(Data entries)
* start *

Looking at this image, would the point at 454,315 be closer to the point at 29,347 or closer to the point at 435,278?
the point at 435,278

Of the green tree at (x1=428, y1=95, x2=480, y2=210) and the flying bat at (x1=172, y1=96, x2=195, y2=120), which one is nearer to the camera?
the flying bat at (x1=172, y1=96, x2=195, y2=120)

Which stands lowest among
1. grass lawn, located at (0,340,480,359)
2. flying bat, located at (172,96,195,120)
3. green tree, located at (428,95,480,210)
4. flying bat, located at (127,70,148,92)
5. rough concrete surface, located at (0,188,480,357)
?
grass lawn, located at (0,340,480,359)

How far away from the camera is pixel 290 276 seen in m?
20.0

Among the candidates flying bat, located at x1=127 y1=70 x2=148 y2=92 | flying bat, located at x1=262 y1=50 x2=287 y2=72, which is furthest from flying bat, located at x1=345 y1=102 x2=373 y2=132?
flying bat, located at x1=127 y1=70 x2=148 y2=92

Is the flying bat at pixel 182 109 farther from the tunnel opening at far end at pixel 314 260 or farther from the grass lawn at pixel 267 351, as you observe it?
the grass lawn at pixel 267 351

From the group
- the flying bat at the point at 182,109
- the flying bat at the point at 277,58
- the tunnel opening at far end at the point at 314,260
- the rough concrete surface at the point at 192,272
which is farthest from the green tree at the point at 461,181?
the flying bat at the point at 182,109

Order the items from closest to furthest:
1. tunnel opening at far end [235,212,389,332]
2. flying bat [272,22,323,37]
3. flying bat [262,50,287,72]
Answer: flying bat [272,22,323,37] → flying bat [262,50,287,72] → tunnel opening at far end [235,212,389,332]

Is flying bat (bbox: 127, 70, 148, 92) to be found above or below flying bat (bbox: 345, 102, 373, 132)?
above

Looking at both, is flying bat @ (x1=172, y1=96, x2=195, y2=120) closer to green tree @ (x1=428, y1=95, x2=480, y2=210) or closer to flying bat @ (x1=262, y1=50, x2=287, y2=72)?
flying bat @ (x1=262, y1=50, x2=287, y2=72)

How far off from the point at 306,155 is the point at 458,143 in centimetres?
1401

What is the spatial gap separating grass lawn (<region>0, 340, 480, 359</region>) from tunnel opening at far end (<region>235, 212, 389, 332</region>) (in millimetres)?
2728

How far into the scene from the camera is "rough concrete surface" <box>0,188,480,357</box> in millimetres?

* end *

• **What is needed**
Retype the data word for word, starting with the line that contains "Is flying bat (bbox: 127, 70, 148, 92)" and going on through the end of the data.

• **Output of the exercise**
Is flying bat (bbox: 127, 70, 148, 92) to be found above or below flying bat (bbox: 345, 102, 373, 132)?
above

Looking at both, is flying bat @ (x1=172, y1=96, x2=195, y2=120) closer to green tree @ (x1=428, y1=95, x2=480, y2=210) or closer to flying bat @ (x1=262, y1=50, x2=287, y2=72)?
flying bat @ (x1=262, y1=50, x2=287, y2=72)

How far off from the point at 306,155 is the point at 458,143 in centimetres?
1401

What is the spatial gap separating grass lawn (<region>0, 340, 480, 359</region>) from tunnel opening at far end (<region>235, 212, 389, 332</region>) (in millimetres)?
2728

How far into the scene from the camera is "rough concrete surface" <box>0,188,480,357</box> in millimetres?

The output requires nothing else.